* [Input for this task]:

** Start **

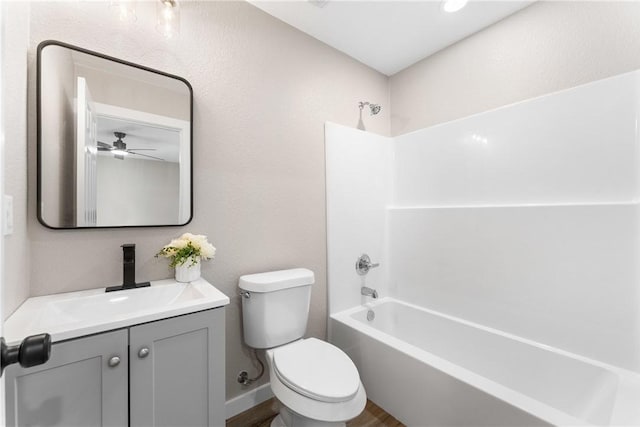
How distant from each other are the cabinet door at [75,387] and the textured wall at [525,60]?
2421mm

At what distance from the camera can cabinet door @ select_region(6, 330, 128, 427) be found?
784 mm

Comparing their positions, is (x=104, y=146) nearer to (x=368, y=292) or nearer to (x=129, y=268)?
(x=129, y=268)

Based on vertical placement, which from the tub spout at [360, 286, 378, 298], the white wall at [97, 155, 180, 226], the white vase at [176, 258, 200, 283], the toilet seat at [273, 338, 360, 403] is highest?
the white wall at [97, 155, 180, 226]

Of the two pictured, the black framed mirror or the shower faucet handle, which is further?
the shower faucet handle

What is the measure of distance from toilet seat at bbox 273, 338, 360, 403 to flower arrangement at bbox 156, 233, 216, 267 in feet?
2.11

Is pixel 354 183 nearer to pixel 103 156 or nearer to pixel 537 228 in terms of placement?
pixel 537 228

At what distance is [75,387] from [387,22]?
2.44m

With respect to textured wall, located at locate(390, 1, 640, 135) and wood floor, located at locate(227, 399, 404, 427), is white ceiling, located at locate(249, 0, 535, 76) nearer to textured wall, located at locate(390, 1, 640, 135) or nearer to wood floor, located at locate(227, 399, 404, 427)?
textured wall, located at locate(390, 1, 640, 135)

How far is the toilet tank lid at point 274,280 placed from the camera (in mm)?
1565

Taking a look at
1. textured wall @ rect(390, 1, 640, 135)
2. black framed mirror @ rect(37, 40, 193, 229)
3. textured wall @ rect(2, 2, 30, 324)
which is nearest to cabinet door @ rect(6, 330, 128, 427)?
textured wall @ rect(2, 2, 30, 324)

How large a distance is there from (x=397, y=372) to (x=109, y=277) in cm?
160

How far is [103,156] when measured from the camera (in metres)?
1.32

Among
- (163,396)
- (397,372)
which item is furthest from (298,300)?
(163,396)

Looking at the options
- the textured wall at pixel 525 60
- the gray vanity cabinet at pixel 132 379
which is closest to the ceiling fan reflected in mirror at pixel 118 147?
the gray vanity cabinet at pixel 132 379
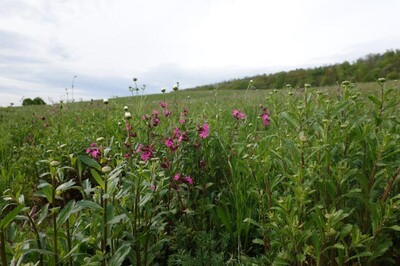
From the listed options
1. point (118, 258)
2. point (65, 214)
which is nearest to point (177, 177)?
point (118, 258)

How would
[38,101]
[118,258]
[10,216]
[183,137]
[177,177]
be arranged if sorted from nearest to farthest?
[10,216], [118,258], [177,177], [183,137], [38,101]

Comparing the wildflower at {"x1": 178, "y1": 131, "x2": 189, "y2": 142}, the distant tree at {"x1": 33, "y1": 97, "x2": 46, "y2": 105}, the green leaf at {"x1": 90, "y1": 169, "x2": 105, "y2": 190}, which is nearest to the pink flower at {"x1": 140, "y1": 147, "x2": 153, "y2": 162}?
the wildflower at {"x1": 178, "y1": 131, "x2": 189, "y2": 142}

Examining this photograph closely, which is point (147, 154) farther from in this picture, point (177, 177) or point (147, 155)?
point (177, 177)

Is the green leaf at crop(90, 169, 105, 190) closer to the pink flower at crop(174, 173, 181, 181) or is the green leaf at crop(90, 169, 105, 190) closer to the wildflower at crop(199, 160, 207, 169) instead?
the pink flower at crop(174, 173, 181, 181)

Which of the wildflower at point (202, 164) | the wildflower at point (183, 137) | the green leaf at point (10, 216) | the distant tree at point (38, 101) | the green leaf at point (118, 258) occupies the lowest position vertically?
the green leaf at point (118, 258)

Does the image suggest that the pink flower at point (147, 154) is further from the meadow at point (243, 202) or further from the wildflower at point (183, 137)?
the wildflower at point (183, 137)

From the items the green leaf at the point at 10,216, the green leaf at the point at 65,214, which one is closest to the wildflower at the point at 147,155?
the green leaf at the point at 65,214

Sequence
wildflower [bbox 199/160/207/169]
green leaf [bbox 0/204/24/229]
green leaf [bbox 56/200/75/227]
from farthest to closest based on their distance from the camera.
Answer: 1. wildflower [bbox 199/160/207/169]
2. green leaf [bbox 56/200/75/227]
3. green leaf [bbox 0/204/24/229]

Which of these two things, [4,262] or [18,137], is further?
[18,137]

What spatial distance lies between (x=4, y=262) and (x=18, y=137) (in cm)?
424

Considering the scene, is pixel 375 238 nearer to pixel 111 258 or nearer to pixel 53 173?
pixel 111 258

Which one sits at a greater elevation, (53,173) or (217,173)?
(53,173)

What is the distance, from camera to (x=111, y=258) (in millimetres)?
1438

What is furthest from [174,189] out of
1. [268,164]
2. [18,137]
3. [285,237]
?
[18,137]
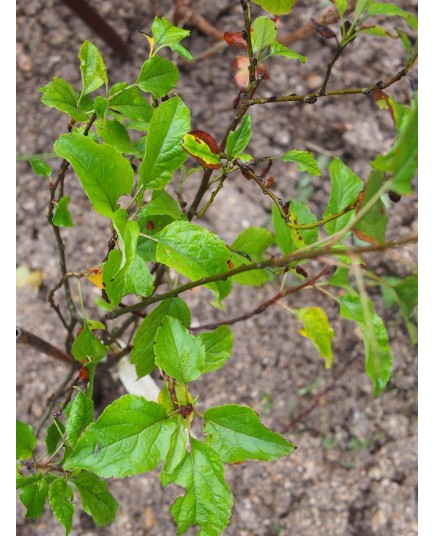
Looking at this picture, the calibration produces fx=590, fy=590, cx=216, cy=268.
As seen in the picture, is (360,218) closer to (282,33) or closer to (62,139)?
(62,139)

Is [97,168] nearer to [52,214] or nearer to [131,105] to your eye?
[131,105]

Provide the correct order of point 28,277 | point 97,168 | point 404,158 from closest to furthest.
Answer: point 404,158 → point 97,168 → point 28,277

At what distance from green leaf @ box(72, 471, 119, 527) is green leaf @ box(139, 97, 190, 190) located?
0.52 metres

** End **
** Start **

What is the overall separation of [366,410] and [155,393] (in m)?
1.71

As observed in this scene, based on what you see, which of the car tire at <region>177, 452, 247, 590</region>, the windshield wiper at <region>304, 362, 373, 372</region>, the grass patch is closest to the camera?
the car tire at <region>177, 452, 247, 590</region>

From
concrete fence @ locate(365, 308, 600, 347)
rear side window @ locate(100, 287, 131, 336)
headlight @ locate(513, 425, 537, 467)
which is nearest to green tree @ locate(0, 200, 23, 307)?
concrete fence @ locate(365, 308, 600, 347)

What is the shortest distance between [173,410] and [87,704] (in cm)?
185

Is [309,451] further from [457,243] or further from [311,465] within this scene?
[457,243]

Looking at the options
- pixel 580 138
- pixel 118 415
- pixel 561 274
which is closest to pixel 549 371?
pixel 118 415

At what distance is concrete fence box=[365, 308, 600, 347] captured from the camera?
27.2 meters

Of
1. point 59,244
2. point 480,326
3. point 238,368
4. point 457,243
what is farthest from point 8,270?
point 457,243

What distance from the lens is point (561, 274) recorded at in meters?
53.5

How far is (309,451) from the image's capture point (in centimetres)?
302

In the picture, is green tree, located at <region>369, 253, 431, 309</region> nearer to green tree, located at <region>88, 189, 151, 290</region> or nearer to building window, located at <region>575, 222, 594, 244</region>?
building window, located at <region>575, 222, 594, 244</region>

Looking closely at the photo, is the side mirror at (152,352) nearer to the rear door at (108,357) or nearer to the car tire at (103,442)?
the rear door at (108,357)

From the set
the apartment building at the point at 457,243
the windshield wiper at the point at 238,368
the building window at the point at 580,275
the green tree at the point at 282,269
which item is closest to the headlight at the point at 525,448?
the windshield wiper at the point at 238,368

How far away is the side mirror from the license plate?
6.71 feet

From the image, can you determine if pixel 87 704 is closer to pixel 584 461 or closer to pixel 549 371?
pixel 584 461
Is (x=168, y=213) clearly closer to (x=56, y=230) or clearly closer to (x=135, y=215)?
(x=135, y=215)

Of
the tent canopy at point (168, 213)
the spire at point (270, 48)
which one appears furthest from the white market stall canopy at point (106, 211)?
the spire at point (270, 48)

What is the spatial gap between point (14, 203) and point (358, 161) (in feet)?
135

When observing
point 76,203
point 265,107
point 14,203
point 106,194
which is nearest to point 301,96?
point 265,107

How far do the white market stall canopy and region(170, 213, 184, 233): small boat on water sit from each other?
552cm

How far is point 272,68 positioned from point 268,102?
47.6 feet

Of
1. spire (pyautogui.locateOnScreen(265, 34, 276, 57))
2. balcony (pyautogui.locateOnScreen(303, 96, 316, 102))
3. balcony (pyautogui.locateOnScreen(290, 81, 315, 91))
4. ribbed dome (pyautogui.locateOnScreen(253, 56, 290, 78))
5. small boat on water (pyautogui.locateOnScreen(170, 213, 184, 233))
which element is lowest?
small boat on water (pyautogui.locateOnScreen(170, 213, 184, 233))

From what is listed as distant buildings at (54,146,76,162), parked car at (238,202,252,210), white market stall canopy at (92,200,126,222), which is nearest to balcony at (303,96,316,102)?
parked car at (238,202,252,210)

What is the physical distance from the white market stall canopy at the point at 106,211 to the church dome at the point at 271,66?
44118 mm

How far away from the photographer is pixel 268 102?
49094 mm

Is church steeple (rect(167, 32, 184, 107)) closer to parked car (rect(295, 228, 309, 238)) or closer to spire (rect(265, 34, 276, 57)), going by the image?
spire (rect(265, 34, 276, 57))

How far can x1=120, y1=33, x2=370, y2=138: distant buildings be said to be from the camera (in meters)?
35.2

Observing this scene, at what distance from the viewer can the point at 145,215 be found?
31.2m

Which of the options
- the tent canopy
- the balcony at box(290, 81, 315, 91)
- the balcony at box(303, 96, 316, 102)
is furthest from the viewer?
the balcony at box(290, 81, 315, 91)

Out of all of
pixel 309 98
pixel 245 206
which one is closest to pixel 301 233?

** End **
** Start **

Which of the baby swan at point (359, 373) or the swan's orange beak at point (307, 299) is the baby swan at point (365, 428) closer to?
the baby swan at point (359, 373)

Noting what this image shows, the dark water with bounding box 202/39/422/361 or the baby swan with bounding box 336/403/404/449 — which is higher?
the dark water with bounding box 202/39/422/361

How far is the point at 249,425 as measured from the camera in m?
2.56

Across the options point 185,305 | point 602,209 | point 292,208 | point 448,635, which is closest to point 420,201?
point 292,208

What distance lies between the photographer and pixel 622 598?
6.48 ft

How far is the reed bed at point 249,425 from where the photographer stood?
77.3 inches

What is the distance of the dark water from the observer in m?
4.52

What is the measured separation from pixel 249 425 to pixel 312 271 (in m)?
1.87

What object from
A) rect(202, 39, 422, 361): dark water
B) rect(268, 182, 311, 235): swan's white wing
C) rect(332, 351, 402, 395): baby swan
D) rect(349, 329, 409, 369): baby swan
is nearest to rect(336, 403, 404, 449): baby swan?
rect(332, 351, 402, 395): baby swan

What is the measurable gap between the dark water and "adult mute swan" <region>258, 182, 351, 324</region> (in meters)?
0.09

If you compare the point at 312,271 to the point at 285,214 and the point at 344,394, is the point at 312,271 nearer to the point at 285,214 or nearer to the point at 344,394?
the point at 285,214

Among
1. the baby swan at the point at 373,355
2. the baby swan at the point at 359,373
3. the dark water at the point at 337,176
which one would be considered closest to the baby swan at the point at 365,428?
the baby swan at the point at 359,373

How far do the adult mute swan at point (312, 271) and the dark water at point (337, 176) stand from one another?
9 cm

** End **

* [Given problem]: Count the lines in the records above that contain the string "ceiling", and give only that number.

* [Answer to this task]: 2